GRPO reasoning trainer. Take a small instruct model and improve its math reasoning with reinforcement learning against a verifiable reward, the "R1-Zero on a laptop" recipe, sized to run on a 48GB Mac via MPS.
The reward is a function, not a learned reward model: parse the model's final answer and check it against the gold answer. That keeps runs reproducible and ungameable. GSM8K (grade-school math) is the starting domain.
See docs/NOTES.md for the GRPO math and docs/ROADMAP.md for where this goes.
src/crucible/
config.py presets (smoke, gsm8k_0p5b, gsm8k_1p5b) and CLI overrides
data.py GSM8K loading, prompt template, gold-answer parsing
rewards.py answer extraction, correctness + format rewards (verifier)

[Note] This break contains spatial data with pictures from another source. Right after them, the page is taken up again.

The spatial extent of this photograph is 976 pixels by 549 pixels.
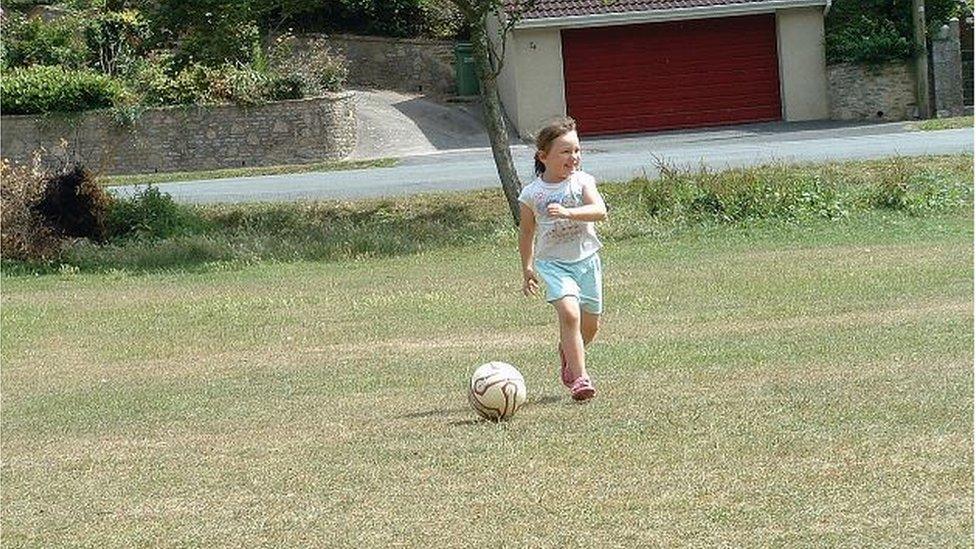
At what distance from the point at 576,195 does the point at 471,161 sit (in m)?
24.3

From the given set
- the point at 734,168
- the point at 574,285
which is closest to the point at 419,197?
the point at 734,168

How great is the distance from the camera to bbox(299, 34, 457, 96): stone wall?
45.7 metres

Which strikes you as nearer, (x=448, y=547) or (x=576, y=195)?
(x=448, y=547)

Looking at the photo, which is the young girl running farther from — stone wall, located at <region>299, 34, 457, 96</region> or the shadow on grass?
stone wall, located at <region>299, 34, 457, 96</region>

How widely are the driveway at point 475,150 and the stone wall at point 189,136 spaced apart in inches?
58.8

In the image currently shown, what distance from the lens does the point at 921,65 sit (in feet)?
125

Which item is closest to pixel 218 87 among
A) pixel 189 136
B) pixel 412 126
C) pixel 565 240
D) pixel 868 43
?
pixel 189 136

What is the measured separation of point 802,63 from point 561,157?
31.7m

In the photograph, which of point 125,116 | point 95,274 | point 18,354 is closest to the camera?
point 18,354

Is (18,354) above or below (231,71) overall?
below

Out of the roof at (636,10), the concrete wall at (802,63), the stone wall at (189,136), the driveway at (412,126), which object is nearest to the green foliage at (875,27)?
the concrete wall at (802,63)

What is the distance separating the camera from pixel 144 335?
15.4 m

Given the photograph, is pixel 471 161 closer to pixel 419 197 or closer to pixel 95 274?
pixel 419 197

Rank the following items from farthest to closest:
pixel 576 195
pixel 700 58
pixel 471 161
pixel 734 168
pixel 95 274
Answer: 1. pixel 700 58
2. pixel 471 161
3. pixel 734 168
4. pixel 95 274
5. pixel 576 195
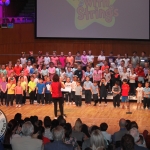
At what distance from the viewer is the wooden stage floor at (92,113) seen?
13.2 meters

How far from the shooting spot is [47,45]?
22469mm

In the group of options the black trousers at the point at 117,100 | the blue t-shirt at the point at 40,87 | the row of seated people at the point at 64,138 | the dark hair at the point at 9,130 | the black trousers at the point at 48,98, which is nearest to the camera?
the row of seated people at the point at 64,138

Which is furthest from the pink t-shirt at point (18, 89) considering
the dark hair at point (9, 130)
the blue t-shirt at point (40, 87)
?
the dark hair at point (9, 130)

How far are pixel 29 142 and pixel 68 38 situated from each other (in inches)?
655

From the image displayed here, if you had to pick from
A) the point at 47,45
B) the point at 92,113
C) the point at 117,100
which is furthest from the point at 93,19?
the point at 92,113

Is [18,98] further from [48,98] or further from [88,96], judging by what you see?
[88,96]

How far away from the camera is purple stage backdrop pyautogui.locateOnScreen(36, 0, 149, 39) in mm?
21141

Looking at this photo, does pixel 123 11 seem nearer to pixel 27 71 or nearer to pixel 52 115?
pixel 27 71

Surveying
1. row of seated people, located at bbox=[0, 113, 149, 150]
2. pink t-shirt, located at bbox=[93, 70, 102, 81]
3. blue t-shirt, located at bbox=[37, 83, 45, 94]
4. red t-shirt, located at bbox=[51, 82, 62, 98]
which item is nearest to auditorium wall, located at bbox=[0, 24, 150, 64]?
pink t-shirt, located at bbox=[93, 70, 102, 81]

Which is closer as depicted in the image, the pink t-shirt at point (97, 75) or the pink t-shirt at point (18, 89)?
the pink t-shirt at point (18, 89)

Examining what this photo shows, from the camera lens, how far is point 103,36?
2161 cm

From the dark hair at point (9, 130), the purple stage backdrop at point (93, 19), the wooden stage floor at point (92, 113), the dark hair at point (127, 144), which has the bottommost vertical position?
the wooden stage floor at point (92, 113)

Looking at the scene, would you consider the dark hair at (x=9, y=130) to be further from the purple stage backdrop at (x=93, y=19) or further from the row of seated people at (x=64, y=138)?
the purple stage backdrop at (x=93, y=19)

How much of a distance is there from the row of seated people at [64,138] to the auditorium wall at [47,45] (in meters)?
13.7
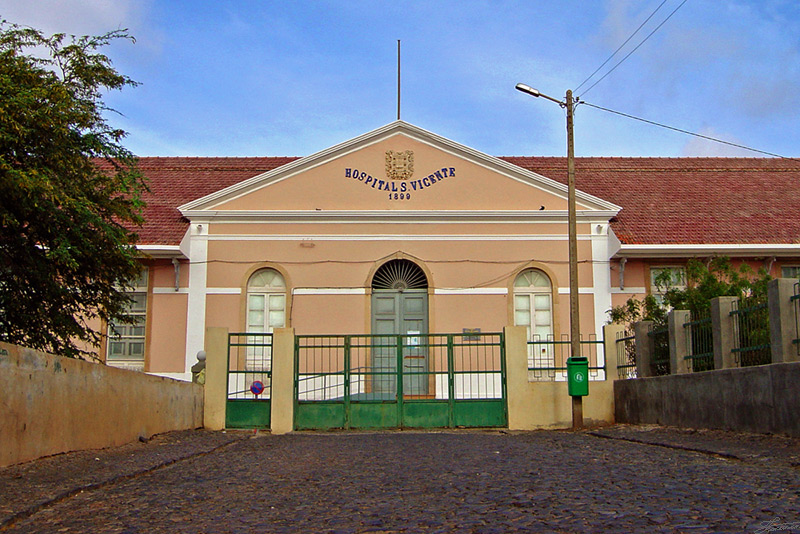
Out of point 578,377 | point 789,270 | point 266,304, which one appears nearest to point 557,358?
point 578,377

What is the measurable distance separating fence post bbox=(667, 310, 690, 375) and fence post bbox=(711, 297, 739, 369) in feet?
4.82

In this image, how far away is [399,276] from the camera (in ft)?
69.7

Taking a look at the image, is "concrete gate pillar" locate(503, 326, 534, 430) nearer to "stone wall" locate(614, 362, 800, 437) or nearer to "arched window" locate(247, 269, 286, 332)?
"stone wall" locate(614, 362, 800, 437)

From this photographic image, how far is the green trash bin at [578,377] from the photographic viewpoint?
624 inches

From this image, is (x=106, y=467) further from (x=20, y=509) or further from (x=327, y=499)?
(x=327, y=499)

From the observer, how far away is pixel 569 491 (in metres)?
6.41

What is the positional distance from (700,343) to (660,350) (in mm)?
2077

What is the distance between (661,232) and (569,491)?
15570 mm

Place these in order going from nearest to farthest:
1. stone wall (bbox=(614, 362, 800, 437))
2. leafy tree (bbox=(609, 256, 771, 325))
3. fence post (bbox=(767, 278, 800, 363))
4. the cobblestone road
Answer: the cobblestone road < stone wall (bbox=(614, 362, 800, 437)) < fence post (bbox=(767, 278, 800, 363)) < leafy tree (bbox=(609, 256, 771, 325))

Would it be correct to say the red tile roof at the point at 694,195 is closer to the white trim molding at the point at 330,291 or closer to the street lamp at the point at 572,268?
the street lamp at the point at 572,268

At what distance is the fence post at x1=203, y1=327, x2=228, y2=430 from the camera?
16719 mm

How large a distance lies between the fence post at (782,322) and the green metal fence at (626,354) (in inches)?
219

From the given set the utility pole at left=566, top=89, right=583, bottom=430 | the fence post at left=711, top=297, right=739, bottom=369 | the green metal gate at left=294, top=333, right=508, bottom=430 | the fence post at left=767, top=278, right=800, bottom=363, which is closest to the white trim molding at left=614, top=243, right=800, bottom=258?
the utility pole at left=566, top=89, right=583, bottom=430

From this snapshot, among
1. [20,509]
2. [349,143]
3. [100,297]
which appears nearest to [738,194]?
[349,143]
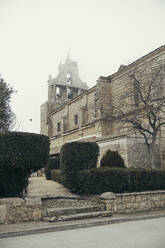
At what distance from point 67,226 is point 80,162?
4.48 metres

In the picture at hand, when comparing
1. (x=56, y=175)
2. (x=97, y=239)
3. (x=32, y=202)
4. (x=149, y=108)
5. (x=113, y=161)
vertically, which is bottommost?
(x=97, y=239)

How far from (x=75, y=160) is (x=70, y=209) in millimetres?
3005

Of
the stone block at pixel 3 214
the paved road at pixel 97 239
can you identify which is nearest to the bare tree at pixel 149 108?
the paved road at pixel 97 239

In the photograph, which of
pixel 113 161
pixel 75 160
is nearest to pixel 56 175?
pixel 75 160

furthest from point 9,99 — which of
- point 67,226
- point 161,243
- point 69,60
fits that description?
point 69,60

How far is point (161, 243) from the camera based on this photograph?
4.49 meters

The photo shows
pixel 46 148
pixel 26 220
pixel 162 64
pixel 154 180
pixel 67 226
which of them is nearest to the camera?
pixel 67 226

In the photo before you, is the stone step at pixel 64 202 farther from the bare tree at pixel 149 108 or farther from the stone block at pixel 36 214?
the bare tree at pixel 149 108

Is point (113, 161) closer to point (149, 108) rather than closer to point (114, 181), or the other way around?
point (114, 181)

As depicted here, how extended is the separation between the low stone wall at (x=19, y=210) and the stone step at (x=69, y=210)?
1.18 ft

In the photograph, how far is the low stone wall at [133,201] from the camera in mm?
8375

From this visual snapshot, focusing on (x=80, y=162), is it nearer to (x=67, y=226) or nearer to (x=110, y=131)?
(x=67, y=226)

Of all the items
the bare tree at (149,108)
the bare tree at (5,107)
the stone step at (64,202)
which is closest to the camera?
the stone step at (64,202)

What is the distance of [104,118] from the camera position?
66.7ft
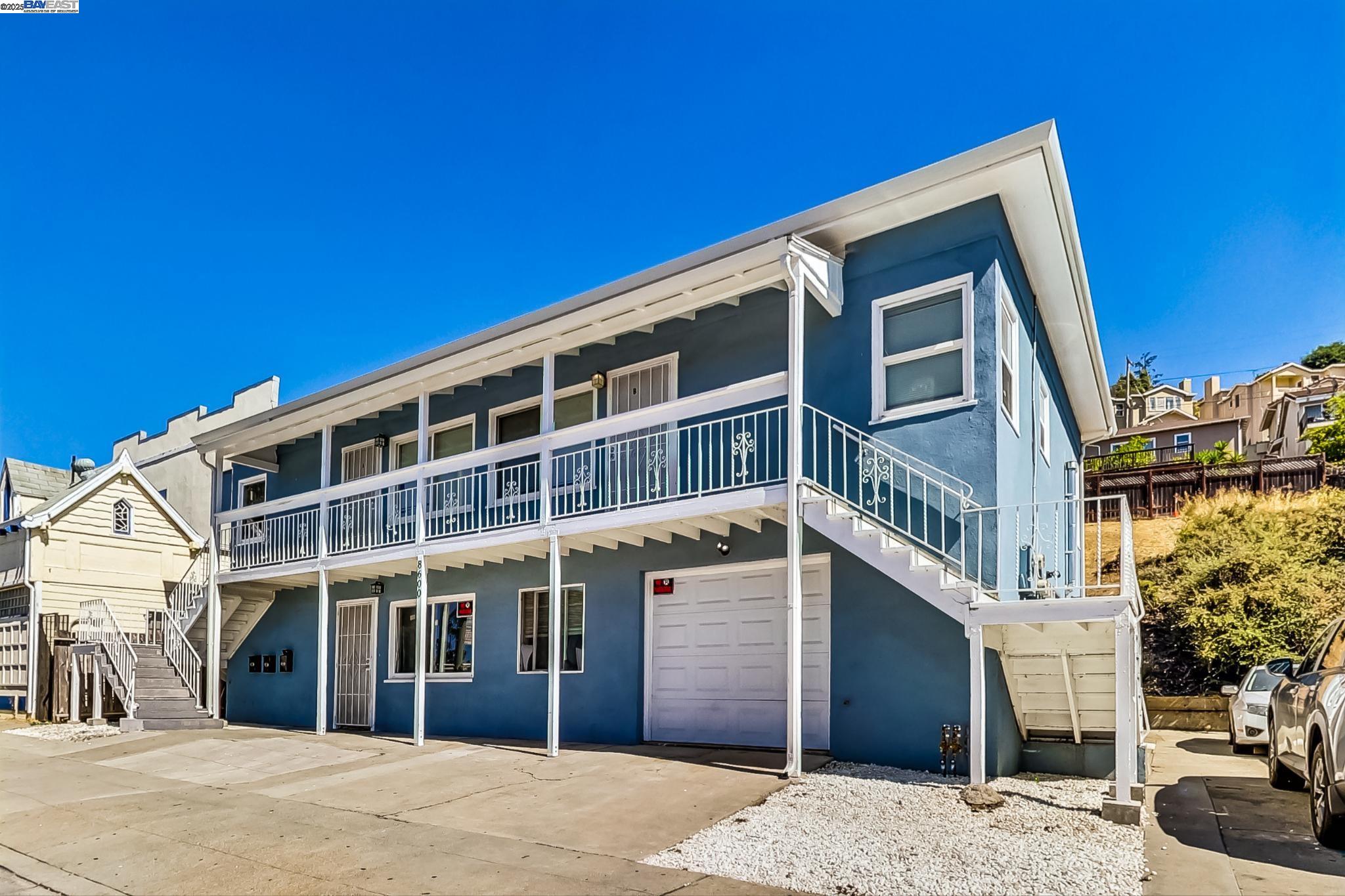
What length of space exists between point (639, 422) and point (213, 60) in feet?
27.2

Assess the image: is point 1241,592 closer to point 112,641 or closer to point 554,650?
point 554,650

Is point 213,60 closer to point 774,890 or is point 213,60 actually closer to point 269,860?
point 269,860

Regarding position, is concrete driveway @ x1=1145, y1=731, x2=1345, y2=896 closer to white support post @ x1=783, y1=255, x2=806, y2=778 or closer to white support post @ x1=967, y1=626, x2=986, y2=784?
white support post @ x1=967, y1=626, x2=986, y2=784

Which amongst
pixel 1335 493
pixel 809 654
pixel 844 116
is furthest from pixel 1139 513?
pixel 809 654

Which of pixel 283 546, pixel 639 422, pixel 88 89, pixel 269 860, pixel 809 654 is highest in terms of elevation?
pixel 88 89

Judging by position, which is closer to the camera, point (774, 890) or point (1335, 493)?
point (774, 890)

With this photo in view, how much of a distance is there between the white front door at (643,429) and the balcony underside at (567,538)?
729 millimetres

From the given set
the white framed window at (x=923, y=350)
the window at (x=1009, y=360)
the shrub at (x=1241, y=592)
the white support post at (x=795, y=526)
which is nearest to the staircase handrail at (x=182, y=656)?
the white support post at (x=795, y=526)

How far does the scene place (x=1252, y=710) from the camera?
42.4 feet

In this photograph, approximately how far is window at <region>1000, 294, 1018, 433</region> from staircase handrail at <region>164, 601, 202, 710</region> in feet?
44.8

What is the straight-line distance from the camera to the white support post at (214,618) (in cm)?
1609

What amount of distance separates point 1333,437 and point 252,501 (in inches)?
1314

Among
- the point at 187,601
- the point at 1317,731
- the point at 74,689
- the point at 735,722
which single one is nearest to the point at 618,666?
the point at 735,722

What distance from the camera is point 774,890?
6148 millimetres
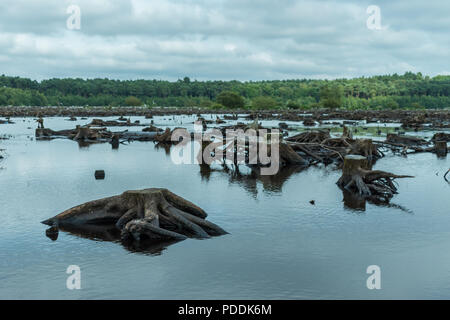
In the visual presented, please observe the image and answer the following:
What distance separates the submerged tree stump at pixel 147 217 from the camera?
13.6m

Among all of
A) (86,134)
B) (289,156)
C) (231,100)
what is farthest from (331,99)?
(289,156)

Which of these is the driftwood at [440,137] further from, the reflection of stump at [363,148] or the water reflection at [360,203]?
the water reflection at [360,203]

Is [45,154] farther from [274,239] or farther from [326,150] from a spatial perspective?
[274,239]

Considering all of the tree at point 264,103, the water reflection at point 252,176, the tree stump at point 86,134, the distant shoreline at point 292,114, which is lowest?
the water reflection at point 252,176

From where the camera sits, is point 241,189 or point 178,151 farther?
point 178,151

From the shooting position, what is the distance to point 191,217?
14586mm

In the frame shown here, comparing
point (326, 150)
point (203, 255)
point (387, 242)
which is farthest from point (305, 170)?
point (203, 255)

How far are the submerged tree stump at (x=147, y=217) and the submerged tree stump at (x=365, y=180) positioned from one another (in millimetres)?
8793

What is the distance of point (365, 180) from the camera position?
2153 cm

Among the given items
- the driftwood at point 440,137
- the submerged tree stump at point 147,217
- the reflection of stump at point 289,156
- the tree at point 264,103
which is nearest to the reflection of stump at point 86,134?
the reflection of stump at point 289,156

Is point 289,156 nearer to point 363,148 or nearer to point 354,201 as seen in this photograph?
point 363,148

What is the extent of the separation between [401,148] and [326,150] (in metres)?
8.79

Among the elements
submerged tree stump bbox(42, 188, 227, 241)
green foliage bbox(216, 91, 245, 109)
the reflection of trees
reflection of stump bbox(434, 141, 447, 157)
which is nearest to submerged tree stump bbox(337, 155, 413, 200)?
submerged tree stump bbox(42, 188, 227, 241)

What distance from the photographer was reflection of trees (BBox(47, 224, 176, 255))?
511 inches
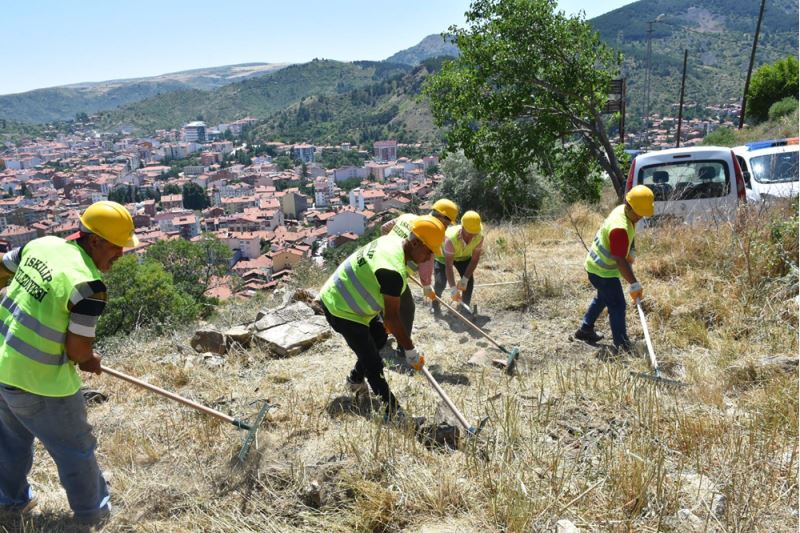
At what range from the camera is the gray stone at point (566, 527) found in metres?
2.23

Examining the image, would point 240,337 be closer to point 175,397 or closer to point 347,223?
point 175,397

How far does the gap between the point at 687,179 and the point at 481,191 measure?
22.9 feet

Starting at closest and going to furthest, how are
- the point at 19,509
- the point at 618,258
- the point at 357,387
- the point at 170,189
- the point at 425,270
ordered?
the point at 19,509
the point at 357,387
the point at 618,258
the point at 425,270
the point at 170,189

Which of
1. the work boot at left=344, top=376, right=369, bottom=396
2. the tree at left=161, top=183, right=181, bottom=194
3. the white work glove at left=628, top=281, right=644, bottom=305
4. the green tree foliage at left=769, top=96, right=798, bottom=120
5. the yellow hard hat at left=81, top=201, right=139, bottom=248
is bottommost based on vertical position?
the tree at left=161, top=183, right=181, bottom=194

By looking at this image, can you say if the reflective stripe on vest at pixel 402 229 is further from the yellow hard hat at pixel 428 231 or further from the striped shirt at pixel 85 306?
the striped shirt at pixel 85 306

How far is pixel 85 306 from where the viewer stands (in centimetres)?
242

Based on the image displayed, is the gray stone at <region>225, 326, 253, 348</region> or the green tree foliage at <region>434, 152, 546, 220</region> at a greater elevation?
the green tree foliage at <region>434, 152, 546, 220</region>

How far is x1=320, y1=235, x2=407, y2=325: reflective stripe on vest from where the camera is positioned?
11.0 ft

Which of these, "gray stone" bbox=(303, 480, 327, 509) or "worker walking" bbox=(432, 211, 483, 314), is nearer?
"gray stone" bbox=(303, 480, 327, 509)

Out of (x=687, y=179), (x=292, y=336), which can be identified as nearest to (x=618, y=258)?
(x=292, y=336)

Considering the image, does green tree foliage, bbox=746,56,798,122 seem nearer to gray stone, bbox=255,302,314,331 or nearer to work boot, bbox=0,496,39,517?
gray stone, bbox=255,302,314,331

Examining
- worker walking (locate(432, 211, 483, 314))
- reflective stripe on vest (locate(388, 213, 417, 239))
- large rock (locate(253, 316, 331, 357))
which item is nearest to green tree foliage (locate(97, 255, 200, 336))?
large rock (locate(253, 316, 331, 357))

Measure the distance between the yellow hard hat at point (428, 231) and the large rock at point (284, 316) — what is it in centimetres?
Answer: 247

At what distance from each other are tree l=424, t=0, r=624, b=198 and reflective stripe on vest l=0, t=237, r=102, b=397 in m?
9.83
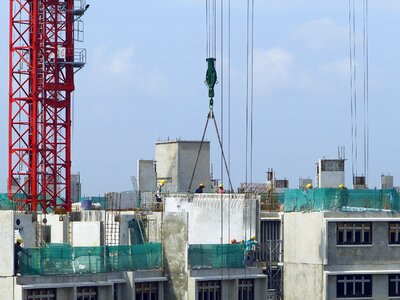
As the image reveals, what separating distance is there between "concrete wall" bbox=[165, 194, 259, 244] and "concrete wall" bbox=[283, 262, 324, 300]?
6.43 ft

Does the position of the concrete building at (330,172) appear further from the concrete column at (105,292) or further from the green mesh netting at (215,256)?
the concrete column at (105,292)

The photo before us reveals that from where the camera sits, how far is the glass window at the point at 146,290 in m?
48.9

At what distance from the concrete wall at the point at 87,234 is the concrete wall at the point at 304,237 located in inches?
272

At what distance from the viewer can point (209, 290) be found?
4981 cm

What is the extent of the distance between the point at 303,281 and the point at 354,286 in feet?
6.10

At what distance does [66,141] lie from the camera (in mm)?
76500

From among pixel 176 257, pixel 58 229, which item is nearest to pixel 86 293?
pixel 176 257

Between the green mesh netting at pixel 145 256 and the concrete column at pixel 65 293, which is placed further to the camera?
the green mesh netting at pixel 145 256

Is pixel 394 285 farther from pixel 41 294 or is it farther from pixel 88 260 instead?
pixel 41 294

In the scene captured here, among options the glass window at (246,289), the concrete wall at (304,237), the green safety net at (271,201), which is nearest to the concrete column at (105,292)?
the glass window at (246,289)

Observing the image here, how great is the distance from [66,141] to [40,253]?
30.3 metres

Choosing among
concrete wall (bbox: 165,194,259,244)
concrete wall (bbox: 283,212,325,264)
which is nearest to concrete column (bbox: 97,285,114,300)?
concrete wall (bbox: 165,194,259,244)

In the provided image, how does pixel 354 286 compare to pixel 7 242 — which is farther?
pixel 354 286

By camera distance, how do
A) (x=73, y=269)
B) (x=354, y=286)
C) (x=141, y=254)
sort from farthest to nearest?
(x=354, y=286), (x=141, y=254), (x=73, y=269)
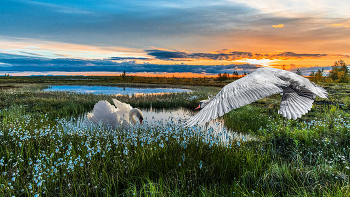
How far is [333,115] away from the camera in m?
9.49

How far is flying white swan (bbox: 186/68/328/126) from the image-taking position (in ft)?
10.7

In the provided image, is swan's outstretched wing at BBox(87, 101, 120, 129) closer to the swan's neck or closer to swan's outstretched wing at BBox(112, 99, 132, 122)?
swan's outstretched wing at BBox(112, 99, 132, 122)

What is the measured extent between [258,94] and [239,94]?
0.32 meters

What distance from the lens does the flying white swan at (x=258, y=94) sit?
3.25 metres

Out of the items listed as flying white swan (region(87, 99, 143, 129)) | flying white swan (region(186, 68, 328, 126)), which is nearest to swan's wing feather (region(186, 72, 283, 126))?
flying white swan (region(186, 68, 328, 126))

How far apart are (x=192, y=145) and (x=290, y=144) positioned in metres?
3.60

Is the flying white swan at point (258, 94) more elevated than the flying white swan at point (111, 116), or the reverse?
the flying white swan at point (258, 94)

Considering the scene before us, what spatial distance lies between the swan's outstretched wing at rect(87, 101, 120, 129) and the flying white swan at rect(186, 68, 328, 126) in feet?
15.6

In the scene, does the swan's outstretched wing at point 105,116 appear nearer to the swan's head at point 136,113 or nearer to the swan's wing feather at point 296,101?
the swan's head at point 136,113

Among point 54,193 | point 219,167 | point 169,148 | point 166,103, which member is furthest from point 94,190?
point 166,103

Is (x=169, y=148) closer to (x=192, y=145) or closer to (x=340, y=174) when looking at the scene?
(x=192, y=145)

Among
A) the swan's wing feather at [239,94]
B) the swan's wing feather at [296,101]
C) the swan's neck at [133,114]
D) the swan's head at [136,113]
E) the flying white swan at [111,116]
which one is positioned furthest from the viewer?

model.py load policy + frozen reference, group sampling
grpo.py group-relative advantage, clipped objective, k3 KL
train.py rollout, loss, optimizer loop, periodic eval
eval.py greedy exact-match accuracy
tests/ verifier and GRPO-math checks, no model download
docs/ NOTES (the math), ROADMAP
uv sync # core deps (torch, transformers, datasets)
uv run pytest # verify the verifier and GRPO math, fast, no model
# tiny end-to-end wiring check on a 0.5B model
uv run python -m crucible.train --preset smoke
# the real starter run
uv run python -m crucible.train --preset gsm8k_0p5b
The smoke run downloads Qwen2.5-0.5B-Instruct and GSM8K on first use, then runs
two steps so you can confirm the loop trains before committing to a full run.
train.py prints a baseline eval accuracy at step 0, then reward and eval
accuracy as it goes.
For a full overnight run on MPS, use the supervisor, which checkpoints and
auto-resumes around the MPS memory growth (see docs/MPS_LEAK.md):
scripts/supervise.sh gsm8k_0p5b # resumes from runs/<preset>/checkpoint.pt
uv run python -m crucible.train --preset gsm8k_0p5b --resume # one-off resume
Phase 1 (Qwen2.5-0.5B-Instruct, GSM8K, 400 steps on a 48GB M5 Pro):
| metric | value |
|---|---|
| baseline eval acc | 0.125 |
| final eval acc | 0.438 |
| relative improvement | 3.5× |
Eval accuracy roughly tripled; KL stayed stable throughout. Full write-up and
caveats in docs/PHASE1.md.
- Optional LoRA for the 1.5B preset:
uv sync --extra lora. - MPS fallback for unsupported ops is enabled in
train.py. - Long runs checkpoint every eval and can
--resume; the MPS allocator leak and its workaround are documented indocs/MPS_LEAK.md. - This is standalone. Hardware deployment and an inference engine are separate projects, not dependencies.